Data Security

Charlie Haase, Chief Information Officer, Information Services and Technology

Security at the Forefront - IST will ensure County data is secure and protected; ensure all County applications conform to security best practices; expand and mature our disaster recovery capabilities.

Strategy 1: Secure and protect County data across all platforms.

Action

Every five years complete a HIPAA Security Assessment working with all of the HIPAA covered departments to address findings.

Metrics

The first HIPAA Security Assessment is completed within the next year.

Action

Every three years complete a comprehensive security assessment.

Metrics

The first comprehensive security assessment is completed within the next two years.

Action

Implement a Bring Your Own Device policy and implement mobile device management software to support the increasing number of devices used by County employees.

Metrics

Complete within the next two years.

Strategy 2: All County applications conform to security best practices.

Action

Assess the degree in which in-house and vendor-supported business software applications comply with countywide security standards and develop an action plan for bringing applications into compliance.

Metrics

Assessment is completed within the next 2 years.

Action

All IST software developers are trained in the use of secure coding techniques that align with our countywide security standards.

Metrics

  • Training begins within the next year.
  • All developers are trained within the next three years.
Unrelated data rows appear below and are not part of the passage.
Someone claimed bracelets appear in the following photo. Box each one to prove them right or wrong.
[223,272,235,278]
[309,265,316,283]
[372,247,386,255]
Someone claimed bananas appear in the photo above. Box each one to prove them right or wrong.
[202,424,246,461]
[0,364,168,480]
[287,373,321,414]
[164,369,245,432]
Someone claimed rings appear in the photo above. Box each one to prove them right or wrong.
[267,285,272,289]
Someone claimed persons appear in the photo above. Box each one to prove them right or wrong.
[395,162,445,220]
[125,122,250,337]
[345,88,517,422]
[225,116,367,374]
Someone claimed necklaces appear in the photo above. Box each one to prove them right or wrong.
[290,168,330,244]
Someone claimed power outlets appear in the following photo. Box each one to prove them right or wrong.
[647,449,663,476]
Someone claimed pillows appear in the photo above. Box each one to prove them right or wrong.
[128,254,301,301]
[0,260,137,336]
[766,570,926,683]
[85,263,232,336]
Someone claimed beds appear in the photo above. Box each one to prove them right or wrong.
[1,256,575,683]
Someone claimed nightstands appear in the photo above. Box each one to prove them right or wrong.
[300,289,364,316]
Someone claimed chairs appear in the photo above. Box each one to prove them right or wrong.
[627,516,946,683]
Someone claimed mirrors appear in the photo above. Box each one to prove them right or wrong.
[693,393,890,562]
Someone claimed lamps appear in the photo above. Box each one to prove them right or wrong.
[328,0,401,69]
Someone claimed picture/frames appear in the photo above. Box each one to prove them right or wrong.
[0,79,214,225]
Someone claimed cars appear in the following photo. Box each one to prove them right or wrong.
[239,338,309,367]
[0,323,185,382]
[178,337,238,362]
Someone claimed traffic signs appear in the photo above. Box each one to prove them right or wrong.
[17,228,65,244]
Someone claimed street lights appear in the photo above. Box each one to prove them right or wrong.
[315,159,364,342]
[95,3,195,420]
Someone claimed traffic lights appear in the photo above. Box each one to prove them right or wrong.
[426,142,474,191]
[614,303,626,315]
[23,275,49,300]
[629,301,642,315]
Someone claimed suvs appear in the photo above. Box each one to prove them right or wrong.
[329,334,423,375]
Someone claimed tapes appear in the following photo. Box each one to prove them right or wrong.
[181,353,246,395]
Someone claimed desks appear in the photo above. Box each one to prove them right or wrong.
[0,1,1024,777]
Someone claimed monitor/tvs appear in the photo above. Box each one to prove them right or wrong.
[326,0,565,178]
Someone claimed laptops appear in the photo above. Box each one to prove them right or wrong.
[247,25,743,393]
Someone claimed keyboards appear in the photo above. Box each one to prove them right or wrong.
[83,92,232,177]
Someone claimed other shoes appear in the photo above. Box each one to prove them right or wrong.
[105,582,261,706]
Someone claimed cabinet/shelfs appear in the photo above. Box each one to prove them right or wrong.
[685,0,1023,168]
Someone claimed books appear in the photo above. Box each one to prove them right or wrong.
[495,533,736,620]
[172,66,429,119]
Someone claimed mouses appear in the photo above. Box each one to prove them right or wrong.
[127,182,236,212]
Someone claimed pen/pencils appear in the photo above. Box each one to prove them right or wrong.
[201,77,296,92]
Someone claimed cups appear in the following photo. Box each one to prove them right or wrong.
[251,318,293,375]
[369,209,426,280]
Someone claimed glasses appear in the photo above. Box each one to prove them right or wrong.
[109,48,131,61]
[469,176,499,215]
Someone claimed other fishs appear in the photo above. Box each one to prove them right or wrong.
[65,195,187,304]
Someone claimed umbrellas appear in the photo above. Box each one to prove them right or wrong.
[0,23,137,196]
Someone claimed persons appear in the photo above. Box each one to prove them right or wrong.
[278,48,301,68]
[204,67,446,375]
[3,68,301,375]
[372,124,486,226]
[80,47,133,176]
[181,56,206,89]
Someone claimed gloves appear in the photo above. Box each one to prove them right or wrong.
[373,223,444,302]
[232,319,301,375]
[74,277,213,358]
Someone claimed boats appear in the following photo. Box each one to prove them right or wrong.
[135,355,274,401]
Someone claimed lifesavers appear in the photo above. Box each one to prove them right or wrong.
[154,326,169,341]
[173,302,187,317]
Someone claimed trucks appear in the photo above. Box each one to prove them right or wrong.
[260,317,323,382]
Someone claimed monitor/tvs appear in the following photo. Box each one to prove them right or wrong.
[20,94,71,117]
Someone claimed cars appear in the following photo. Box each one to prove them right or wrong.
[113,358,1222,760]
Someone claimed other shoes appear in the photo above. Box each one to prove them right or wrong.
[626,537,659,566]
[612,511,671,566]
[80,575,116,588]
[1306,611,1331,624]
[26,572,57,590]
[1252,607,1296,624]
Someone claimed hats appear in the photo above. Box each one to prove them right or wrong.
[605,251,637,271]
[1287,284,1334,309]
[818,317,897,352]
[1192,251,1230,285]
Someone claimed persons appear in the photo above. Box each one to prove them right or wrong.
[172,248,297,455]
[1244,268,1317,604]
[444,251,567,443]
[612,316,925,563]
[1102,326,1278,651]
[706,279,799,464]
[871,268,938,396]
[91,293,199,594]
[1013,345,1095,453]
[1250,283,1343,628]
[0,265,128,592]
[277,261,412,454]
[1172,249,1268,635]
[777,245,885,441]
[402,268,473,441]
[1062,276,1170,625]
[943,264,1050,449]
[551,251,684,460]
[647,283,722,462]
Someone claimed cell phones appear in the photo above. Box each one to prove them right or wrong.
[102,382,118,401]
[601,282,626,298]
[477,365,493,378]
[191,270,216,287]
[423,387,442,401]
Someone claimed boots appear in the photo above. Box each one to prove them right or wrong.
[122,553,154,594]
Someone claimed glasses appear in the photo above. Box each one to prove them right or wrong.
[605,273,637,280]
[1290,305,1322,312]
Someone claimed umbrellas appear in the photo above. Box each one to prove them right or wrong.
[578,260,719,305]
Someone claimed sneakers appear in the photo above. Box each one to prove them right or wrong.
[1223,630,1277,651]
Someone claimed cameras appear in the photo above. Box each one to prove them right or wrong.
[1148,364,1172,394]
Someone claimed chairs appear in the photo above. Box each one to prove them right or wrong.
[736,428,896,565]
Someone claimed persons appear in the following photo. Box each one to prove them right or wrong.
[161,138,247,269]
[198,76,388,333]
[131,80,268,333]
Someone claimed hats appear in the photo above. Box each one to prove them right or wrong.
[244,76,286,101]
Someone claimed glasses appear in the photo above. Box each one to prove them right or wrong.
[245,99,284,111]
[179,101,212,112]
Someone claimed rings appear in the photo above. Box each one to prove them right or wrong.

Strategy 3: Expand and mature Disaster Recovery capabilities.

Action

In collaboration with our County stakeholders, conduct a minimum of one mock disaster tabletop exercise per year.

Metrics

First tabletop exercise completed within the first two years.

Action

Complete recovery testing for all critical business software applications and produce a detailed report documenting the results.

Metrics

Four systems tests completed within the next two years.

Action

Implement an emergency/incident policy that outlines the procedures for notification, communication and management of emergency incidents having to do with outages that impact the ability of County departments to conduct their normal work.

Metrics

Policy implemented within the next two years.